I first wrote about MOGO last May 29th when the stock was trading at $3.40, and was the first stock I have ever written about where I bought it as a table-pounding buy.
It has a nice tight share structure (i.e. few shares outstanding) and a business model that touched crypto but was not entirely dependent on it.
It closed today trading at $4.88 on the back on strong second quarter results.
- Record total revenue of $15.4 million, up 34% from $11.5 million in the second quarter of 2017.
- Subscription and services revenue grew by 105% in the second quarter of 2018 and now represents 50% of core revenue.
- Increased members to 654,000 at quarter end, a 49% increase over the second quarter of 2017.
- Commenced trading on the NASDAQ Capital Market under the symbol “MOGO”.
MOGO (MOGO: TSE, NASDAQ) is only one of two publicly-traded companies that I have bought in the last six months that have anything to do with cryptocurrency.
But the bitcoin-buying service now offered by MOGO had nothing to do with the strong performance of the stock.
If I were to guess, MOGO is doing well because the management team is continuing to execute the business plan and is meeting analyst expectations.
The revenue of $15.4 million this quarter beat the street’s expectation by $1 million CAD.
MOGO management said they would reach 800K to 1 million new members by fiscal 2018. With 654K members at present, and year-over-year growth of 49%, that target is looking more achievable.
MOGO is a fintech company, and even more importantly, a Canadian fintech company that trades at a significant discount to its US peers.

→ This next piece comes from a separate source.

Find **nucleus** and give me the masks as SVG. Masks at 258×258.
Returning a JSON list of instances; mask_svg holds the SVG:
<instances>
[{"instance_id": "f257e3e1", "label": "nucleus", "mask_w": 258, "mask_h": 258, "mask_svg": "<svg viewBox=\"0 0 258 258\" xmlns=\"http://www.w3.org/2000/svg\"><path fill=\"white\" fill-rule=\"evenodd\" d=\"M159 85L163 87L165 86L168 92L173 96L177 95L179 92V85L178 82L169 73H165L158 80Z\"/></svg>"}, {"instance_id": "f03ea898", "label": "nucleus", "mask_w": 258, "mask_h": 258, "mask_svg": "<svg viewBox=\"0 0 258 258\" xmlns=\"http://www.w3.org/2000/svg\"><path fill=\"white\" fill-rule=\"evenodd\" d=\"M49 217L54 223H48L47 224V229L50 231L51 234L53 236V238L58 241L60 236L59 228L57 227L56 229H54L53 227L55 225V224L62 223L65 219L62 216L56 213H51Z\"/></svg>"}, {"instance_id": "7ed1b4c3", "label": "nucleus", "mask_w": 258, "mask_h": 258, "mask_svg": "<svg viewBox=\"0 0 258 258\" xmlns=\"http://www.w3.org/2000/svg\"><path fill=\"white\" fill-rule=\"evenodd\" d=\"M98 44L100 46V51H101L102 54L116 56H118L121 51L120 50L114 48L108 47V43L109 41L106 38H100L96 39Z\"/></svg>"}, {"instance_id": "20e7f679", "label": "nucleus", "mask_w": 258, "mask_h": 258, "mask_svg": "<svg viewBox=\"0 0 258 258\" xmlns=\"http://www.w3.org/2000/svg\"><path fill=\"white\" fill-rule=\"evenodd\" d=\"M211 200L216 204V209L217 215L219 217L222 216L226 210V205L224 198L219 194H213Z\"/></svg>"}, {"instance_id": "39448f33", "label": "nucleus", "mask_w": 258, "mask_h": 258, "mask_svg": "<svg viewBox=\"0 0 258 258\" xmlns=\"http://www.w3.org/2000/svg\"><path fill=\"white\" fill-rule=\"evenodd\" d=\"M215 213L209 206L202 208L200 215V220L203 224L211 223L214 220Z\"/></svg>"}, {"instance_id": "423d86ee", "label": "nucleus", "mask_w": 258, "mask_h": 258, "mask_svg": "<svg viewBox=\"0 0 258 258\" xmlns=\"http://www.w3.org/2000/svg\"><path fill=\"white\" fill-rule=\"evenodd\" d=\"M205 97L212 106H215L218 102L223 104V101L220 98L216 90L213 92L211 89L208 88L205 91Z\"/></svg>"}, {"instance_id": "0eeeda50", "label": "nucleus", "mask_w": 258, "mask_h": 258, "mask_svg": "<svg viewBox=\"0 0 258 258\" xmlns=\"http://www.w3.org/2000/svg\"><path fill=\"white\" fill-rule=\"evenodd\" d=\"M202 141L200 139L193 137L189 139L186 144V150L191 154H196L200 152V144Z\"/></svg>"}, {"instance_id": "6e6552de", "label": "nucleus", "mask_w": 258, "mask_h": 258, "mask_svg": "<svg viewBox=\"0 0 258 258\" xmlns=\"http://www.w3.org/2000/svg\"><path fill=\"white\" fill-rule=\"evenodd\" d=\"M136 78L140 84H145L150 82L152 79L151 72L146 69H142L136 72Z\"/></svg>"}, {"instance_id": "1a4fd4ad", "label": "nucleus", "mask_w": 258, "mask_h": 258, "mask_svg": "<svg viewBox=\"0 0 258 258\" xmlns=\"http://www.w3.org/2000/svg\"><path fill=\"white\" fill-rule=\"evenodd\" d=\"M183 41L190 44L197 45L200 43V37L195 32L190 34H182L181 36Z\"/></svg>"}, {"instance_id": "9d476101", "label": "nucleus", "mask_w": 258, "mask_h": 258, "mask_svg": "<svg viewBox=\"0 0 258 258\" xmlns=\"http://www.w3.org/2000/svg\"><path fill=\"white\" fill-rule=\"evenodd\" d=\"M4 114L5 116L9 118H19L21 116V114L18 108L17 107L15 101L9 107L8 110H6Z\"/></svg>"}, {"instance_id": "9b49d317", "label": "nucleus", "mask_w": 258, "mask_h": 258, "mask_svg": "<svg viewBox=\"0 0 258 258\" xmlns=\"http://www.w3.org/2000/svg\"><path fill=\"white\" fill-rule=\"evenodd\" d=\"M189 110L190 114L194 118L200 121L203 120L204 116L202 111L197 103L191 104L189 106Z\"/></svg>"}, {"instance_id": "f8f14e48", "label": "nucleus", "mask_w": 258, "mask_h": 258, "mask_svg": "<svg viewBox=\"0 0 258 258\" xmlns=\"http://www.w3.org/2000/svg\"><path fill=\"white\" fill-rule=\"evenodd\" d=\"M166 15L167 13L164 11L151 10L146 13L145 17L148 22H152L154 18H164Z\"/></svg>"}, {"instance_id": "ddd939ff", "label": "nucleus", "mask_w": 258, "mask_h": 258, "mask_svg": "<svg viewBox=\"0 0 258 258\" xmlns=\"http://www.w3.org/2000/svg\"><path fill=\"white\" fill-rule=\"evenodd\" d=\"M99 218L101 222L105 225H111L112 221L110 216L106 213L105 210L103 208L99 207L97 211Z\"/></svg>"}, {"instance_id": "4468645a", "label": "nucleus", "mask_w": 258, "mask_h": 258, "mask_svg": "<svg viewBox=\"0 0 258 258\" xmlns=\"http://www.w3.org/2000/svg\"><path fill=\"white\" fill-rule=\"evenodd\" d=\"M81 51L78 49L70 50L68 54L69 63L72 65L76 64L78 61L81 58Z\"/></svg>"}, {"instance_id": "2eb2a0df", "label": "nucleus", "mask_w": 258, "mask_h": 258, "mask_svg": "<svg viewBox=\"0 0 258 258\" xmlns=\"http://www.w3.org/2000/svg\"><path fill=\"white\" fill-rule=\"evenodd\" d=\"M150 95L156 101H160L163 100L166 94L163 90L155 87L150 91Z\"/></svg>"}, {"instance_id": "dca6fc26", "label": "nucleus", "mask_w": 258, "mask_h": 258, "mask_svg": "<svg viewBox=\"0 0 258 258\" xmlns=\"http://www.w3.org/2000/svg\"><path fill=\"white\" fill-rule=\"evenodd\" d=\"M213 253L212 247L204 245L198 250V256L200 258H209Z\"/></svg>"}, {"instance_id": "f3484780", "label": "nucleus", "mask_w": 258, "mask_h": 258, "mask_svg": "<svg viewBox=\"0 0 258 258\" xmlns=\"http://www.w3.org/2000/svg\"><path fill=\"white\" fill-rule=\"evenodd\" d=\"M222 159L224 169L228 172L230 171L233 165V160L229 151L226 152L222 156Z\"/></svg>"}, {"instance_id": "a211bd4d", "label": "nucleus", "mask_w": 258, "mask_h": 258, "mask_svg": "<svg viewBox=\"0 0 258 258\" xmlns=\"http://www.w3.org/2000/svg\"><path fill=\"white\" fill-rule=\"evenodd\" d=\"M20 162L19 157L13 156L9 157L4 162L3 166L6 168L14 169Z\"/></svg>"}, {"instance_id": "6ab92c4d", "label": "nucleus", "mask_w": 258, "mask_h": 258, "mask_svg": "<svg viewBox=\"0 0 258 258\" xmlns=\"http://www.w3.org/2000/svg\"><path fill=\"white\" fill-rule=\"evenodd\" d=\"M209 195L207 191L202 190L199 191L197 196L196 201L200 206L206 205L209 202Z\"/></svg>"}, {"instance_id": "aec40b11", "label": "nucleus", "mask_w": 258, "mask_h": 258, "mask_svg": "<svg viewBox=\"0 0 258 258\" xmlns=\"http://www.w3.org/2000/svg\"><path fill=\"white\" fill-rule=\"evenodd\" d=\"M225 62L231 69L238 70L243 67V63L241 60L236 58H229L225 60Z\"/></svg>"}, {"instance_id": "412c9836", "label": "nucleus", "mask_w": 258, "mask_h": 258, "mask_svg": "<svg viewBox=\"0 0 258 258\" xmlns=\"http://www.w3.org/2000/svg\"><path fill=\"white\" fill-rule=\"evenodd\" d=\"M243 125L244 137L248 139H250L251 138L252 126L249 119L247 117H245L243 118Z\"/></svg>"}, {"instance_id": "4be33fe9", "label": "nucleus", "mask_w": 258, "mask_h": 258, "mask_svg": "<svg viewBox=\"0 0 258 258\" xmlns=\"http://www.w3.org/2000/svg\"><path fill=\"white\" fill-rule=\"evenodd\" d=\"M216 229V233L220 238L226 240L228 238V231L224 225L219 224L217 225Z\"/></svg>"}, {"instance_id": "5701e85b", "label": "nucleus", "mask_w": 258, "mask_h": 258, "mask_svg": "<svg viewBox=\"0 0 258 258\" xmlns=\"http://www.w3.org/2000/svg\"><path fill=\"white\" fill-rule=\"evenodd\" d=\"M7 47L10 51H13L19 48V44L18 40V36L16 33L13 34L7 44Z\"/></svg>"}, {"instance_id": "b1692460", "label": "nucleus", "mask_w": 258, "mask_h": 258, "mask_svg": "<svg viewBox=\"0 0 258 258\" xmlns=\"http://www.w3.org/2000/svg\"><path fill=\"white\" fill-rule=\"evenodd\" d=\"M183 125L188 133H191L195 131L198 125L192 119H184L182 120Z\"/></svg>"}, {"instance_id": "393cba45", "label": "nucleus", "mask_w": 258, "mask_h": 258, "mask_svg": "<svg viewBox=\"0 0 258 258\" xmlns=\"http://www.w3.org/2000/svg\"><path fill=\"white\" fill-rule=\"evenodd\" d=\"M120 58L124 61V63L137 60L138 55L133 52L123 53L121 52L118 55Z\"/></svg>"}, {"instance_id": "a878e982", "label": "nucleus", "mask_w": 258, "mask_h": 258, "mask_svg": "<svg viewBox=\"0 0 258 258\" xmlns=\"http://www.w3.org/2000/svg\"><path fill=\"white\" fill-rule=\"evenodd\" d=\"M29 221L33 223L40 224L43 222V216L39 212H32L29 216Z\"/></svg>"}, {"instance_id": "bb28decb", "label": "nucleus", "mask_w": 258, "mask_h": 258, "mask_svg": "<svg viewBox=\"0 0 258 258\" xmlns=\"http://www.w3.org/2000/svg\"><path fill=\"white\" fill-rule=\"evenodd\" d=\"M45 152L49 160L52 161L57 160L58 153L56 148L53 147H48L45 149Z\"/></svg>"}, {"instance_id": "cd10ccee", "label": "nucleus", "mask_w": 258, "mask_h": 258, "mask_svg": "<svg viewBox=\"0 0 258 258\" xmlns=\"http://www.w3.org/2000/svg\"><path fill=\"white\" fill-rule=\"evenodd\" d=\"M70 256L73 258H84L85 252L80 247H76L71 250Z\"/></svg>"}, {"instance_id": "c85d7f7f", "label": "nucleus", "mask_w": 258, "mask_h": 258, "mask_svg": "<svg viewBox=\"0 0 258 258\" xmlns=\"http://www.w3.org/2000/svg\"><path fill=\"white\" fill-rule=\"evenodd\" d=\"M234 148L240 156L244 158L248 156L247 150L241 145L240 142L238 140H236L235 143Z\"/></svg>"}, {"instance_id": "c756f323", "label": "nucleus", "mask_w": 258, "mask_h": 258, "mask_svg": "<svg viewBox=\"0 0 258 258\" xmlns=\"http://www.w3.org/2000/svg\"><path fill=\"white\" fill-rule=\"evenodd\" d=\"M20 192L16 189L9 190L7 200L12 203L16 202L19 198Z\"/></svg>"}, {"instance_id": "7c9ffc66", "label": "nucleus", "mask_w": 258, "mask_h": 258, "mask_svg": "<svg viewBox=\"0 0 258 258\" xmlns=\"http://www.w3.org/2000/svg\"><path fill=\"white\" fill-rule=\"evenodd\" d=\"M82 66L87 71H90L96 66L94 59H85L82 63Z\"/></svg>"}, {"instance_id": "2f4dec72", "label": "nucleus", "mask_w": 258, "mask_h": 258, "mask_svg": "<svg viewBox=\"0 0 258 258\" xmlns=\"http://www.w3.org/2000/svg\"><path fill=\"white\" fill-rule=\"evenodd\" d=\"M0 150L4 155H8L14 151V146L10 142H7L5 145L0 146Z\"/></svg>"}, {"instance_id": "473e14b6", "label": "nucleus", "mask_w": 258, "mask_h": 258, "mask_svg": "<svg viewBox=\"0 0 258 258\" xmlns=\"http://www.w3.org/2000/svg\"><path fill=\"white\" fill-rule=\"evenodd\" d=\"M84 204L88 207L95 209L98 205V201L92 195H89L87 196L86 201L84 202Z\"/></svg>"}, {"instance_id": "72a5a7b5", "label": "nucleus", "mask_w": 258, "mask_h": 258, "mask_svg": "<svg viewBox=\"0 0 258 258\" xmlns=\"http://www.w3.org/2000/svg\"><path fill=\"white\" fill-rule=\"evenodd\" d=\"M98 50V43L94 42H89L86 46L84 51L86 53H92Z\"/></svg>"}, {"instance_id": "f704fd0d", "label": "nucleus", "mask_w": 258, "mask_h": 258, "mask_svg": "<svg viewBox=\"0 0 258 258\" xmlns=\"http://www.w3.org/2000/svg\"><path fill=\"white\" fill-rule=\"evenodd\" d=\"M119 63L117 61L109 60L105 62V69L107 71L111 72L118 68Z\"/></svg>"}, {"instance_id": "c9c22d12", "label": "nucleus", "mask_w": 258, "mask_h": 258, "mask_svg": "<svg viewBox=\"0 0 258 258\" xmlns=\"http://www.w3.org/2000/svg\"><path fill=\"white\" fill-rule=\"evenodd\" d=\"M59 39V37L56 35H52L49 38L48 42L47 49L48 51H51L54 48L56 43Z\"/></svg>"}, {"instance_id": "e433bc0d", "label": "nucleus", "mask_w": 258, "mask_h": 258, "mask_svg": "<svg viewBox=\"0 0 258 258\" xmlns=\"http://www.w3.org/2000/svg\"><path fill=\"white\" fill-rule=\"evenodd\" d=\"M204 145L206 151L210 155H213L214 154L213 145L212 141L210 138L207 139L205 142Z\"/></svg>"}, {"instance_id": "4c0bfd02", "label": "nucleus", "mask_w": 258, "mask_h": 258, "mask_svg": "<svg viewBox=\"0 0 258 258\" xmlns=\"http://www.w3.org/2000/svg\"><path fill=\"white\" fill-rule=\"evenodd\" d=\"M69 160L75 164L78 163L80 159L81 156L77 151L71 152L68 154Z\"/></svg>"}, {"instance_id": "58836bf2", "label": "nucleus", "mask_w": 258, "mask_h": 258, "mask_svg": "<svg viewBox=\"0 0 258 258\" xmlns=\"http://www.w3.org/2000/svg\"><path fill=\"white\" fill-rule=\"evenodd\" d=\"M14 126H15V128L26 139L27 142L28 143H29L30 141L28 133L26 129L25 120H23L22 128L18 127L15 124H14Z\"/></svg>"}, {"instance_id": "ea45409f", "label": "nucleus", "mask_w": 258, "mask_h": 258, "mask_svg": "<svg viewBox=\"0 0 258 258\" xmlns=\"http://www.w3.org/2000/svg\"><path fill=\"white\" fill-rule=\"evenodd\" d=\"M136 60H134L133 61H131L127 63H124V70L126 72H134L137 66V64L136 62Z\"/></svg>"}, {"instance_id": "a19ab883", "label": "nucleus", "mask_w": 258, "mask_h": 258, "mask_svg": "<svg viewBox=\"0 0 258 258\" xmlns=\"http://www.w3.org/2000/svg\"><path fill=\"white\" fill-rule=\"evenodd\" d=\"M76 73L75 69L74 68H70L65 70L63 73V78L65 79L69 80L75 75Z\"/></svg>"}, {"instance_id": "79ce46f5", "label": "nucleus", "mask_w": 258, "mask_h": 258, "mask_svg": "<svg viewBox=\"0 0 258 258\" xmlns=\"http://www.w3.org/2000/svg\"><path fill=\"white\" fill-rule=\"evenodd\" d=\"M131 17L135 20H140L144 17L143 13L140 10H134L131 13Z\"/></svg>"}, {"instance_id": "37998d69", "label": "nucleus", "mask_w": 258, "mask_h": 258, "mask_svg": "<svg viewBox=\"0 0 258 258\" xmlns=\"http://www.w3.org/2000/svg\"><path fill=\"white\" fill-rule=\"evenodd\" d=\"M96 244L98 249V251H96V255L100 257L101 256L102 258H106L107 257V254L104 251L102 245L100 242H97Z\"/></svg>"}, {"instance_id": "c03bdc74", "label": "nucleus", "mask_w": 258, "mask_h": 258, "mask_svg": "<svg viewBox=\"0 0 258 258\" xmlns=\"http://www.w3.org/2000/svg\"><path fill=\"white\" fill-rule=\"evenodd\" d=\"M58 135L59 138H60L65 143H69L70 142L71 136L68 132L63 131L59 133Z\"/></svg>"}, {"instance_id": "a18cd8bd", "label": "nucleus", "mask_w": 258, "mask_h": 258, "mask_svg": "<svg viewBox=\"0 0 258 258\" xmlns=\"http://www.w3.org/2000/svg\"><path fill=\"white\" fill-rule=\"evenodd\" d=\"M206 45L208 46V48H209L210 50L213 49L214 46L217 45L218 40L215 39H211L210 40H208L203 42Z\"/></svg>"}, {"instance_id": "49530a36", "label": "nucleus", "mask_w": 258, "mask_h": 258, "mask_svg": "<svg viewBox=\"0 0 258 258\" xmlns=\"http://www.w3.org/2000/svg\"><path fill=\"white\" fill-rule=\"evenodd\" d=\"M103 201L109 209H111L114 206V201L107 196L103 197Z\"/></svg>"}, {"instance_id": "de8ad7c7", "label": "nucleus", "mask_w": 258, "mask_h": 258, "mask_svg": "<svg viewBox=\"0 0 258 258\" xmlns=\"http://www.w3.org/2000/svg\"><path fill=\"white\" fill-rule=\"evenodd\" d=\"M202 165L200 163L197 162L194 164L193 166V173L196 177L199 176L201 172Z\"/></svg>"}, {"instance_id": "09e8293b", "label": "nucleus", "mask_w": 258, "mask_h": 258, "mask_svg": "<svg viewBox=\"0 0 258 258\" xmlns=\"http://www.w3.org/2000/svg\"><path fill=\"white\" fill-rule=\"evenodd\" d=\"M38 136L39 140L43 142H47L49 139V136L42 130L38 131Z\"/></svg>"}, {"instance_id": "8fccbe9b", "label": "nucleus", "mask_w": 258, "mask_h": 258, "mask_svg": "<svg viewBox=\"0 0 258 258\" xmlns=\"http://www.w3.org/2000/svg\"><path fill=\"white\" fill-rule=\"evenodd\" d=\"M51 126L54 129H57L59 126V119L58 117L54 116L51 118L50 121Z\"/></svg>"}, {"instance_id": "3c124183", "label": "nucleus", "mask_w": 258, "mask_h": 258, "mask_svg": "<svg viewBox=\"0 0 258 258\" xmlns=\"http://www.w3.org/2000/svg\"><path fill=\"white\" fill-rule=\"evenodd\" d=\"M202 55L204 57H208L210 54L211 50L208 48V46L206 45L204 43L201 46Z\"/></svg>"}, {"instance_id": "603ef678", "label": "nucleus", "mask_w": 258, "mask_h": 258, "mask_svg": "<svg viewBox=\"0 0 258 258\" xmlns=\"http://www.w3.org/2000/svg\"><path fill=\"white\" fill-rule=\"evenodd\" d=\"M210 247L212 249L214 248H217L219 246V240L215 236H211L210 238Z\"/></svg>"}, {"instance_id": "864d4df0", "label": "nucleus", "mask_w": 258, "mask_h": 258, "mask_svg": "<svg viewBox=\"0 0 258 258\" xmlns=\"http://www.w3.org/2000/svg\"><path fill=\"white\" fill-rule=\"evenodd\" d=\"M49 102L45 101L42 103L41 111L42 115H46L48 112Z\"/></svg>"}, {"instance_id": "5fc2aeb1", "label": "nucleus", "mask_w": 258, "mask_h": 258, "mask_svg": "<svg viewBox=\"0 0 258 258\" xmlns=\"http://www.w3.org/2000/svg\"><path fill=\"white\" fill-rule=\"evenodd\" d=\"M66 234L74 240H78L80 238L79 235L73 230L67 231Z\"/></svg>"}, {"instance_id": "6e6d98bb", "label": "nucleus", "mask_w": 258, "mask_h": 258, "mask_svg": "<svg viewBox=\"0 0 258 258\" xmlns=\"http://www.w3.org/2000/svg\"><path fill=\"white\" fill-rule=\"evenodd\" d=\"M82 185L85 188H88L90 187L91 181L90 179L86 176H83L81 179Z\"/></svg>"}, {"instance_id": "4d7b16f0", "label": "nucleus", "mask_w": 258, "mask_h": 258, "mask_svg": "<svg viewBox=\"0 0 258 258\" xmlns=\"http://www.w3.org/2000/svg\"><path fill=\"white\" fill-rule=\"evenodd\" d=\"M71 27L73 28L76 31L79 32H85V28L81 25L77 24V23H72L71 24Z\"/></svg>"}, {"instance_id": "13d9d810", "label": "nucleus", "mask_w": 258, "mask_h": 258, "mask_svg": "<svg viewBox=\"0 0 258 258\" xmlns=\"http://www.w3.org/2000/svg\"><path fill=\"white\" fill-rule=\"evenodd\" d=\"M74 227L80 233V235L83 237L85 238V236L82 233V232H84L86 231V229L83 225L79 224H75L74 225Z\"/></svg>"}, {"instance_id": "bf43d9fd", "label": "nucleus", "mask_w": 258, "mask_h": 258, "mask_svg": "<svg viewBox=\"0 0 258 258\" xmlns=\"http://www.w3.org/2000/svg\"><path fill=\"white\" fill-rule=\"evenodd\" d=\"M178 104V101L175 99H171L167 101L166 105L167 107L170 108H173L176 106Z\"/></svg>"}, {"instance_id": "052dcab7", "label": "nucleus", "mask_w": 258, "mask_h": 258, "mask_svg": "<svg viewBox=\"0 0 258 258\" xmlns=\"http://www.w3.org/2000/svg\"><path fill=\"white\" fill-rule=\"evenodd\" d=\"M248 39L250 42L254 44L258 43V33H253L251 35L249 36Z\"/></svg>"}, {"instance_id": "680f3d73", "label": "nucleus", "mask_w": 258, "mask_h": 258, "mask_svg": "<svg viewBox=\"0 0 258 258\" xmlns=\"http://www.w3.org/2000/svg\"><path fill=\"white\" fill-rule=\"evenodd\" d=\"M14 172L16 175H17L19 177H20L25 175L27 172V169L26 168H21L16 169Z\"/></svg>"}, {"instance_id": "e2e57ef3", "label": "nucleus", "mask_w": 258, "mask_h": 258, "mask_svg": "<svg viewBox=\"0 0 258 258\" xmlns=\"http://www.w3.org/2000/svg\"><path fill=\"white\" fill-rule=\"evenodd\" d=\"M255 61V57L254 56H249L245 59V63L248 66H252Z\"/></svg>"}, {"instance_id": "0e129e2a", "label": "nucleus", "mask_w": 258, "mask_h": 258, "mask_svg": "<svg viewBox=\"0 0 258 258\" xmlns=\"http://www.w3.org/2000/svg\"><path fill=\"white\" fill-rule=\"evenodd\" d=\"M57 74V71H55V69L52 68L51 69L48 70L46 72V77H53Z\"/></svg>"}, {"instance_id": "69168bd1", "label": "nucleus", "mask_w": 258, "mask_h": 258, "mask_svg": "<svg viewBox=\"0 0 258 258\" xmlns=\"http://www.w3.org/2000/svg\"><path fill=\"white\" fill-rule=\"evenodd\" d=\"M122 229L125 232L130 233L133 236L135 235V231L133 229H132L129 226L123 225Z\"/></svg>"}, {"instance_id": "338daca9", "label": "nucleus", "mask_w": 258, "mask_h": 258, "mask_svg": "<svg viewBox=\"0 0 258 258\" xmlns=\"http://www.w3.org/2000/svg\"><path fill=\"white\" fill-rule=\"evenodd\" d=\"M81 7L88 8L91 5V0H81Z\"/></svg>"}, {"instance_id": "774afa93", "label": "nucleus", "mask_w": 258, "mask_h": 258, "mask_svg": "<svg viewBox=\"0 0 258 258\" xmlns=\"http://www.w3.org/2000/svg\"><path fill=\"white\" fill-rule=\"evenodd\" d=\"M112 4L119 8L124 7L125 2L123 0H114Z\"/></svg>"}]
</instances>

With the NASDAQ listing, and MOGO management aggressively courting US investors, I’m hoping that discount shrinks—a lot.
MOGO currently has a market of $110 million CAD. That’s NOTHING for private equity investors in the US, let alone fintech companies that have already gone publich
Greg Feller, the CEO of MOGO, has openly stated that the company has sunk $100 million in development of their fintech platform which now has the ability to expand with new product offerings at little increased cost to the company.
For example there is the cryptocurrency angle: MOGO now has the capacity to sell bitcoin to its customer base.
Such functionality hasn’t paid off for MOGO yet, but the lousy performance of bitcoin over 2018 doesn’t seem to have hurt it at all.
Upside without downside—that’s what I call an asymmetric trade. That’s what I look for in my investments. And this looks good to me.